If a word contains at least one modifier and one suffix, the suffix should be given primary (i.e., heavier) stress, and the modifier should be given secondary (i.e., lighter) stress.

If a word contains neither a modifier nor a suffix, then the final vowel of the classifier should be stressed.

Latejami's stress system is remarkably odd. Stress could have turned Latejami into one of the simplest engineered languages. Instead, it reinforces the language's morphological complexity and adds a layer of unuseful complexity on top of that! Consider that every word in Latejami is two syllables or more in length. The minimal word pattern is classifier + POS, i.e.

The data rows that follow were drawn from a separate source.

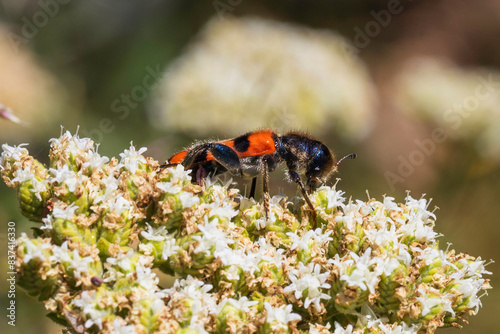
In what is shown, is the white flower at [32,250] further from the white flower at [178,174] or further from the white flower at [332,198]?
the white flower at [332,198]

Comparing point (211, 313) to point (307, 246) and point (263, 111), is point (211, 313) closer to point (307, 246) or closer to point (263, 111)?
point (307, 246)

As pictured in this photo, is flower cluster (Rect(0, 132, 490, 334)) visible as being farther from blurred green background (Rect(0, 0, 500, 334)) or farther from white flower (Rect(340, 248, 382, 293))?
blurred green background (Rect(0, 0, 500, 334))

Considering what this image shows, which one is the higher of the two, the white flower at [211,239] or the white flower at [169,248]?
the white flower at [211,239]

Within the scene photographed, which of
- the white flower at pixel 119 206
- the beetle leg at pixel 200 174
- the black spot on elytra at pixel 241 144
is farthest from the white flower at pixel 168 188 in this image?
the black spot on elytra at pixel 241 144

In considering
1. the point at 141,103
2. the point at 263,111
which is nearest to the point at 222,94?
the point at 263,111

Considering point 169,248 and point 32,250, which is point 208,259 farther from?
point 32,250

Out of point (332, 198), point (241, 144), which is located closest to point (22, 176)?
point (241, 144)

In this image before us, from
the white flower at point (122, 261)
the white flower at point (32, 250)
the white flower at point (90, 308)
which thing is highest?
the white flower at point (122, 261)
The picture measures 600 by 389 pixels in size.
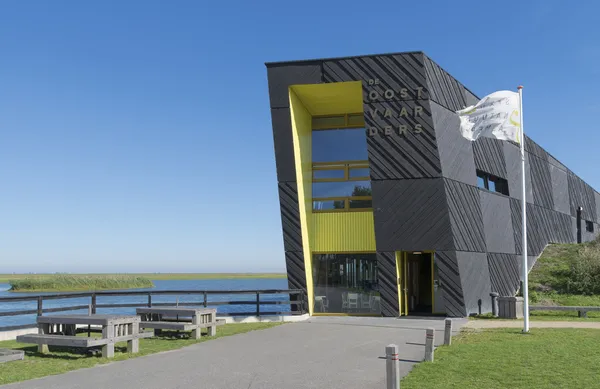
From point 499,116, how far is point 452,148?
174 inches

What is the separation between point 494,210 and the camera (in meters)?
24.0

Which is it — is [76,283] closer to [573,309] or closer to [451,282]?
[451,282]

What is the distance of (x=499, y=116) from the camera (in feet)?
54.7

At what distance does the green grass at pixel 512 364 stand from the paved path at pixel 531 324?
8.69ft

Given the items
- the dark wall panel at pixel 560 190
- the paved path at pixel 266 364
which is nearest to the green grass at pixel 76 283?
the dark wall panel at pixel 560 190

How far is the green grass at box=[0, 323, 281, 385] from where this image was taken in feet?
31.1

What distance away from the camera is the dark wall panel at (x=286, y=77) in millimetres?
20828

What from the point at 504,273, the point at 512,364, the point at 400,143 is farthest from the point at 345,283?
the point at 512,364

CVC + V. This means that if Latejami had fixed penultimate stress, word boundaries would be totally unambiguous without even looking at individual segments. Words would continue up to the syllable after a stressed syllable. To illustrate, take a string, cvcvCVcvcvcvcvcvCVcvCVcv. ('cv' represents an unstressed syllable and 'CV' a stressed syllable.) The word boundaries must be as follows: cvcvCVcv cvcvcvcvCVcv CVcv. Of course, this would make stress phonemic, as well as de-correlate it from morphemic salience or prominence within a word, but I don't see why these outcomes are worth such convolutions to avoid. With phonemic stress, Latejami would no longer would need different morphological segment classes at all, though they are still worth having to aid the breaking down of unfamiliar words into morphemes.